● Task item: From the first line of the material through the line containing "What does FT mean? It stands for Faint", restate everything word for word and nothing more.

---

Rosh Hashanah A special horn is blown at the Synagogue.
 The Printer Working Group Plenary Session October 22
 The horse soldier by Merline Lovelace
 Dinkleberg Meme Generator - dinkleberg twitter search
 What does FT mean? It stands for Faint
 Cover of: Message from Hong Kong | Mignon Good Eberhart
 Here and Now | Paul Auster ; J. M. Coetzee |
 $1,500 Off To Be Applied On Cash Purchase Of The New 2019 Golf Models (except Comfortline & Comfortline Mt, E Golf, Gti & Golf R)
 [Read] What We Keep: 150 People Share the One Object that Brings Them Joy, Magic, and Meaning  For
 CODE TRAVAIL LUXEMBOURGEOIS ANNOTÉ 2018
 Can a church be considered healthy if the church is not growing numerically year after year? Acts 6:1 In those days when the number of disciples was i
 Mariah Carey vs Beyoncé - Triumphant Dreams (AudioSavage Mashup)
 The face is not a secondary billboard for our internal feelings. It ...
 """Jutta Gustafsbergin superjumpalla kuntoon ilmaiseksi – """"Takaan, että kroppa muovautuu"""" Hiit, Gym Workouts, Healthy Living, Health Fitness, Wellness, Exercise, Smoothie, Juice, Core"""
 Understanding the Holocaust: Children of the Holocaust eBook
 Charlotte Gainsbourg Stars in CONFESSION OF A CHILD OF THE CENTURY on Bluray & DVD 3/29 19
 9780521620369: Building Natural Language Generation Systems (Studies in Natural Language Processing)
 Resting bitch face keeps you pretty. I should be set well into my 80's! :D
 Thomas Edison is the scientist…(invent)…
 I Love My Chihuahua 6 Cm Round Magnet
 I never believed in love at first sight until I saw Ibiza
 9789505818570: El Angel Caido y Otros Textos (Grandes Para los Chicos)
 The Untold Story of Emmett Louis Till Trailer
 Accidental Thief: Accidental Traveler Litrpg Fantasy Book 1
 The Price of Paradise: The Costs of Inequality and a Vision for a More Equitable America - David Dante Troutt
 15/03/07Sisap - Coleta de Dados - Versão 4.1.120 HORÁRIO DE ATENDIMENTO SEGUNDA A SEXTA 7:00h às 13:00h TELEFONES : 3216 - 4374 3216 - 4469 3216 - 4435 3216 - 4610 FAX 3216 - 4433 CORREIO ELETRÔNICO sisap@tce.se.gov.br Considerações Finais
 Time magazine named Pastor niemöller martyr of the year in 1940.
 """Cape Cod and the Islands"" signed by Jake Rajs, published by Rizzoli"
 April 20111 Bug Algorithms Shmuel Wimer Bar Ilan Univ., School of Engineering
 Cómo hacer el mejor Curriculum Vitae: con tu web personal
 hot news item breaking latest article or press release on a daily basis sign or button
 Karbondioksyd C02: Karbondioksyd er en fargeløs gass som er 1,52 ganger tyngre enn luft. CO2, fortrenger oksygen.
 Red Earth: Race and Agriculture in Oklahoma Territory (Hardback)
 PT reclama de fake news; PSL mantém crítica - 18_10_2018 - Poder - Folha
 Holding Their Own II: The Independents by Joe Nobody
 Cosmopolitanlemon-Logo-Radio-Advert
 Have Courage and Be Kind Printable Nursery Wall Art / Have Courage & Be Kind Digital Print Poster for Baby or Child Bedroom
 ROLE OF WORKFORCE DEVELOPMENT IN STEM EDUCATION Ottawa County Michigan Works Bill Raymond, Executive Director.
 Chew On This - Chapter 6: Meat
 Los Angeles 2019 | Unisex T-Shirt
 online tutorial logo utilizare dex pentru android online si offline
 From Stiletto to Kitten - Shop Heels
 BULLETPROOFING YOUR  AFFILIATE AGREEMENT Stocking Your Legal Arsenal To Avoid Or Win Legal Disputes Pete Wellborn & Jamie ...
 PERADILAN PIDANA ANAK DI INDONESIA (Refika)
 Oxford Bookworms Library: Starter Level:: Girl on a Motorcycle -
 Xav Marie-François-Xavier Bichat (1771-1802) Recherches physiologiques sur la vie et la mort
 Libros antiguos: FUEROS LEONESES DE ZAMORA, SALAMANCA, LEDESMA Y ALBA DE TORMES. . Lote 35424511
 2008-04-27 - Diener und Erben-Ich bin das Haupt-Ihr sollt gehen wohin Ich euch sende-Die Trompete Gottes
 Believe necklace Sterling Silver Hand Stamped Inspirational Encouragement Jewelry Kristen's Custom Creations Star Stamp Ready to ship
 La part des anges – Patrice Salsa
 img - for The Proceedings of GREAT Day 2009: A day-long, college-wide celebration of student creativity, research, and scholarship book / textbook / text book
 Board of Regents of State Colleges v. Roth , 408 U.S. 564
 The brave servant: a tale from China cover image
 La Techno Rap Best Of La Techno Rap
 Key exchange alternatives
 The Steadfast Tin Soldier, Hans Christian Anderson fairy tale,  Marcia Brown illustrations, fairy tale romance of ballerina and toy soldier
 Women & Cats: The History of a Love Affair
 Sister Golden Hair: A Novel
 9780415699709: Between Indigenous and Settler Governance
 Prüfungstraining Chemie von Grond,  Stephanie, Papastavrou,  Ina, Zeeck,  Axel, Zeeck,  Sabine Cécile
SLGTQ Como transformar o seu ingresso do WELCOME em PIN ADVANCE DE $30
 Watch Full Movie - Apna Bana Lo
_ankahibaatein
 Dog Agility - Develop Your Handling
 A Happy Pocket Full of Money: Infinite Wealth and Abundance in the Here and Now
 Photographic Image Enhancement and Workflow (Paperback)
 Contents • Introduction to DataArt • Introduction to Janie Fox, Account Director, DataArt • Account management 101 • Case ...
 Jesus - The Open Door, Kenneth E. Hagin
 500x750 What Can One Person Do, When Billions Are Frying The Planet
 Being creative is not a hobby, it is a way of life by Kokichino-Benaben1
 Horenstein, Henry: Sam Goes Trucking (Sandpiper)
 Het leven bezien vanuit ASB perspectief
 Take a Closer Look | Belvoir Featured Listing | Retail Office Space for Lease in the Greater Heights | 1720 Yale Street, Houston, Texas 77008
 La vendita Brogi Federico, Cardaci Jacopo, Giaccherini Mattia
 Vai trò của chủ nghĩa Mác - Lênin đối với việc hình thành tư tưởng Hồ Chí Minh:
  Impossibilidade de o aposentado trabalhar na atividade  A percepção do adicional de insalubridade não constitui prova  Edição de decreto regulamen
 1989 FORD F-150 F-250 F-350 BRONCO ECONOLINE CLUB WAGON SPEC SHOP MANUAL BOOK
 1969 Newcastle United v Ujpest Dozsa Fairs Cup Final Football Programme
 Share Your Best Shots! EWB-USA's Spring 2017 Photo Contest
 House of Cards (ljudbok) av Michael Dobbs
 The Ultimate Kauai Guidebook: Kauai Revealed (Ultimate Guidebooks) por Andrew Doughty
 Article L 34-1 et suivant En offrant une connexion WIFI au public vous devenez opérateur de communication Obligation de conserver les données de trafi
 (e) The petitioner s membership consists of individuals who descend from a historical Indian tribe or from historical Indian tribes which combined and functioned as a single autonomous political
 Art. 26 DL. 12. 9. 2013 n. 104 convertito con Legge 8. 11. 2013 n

---

● Result of the exercise:
Rosh Hashanah A special horn is blown at the Synagogue.
 The Printer Working Group Plenary Session October 22
 The horse soldier by Merline Lovelace
 Dinkleberg Meme Generator - dinkleberg twitter search
 What does FT mean? It stands for Faint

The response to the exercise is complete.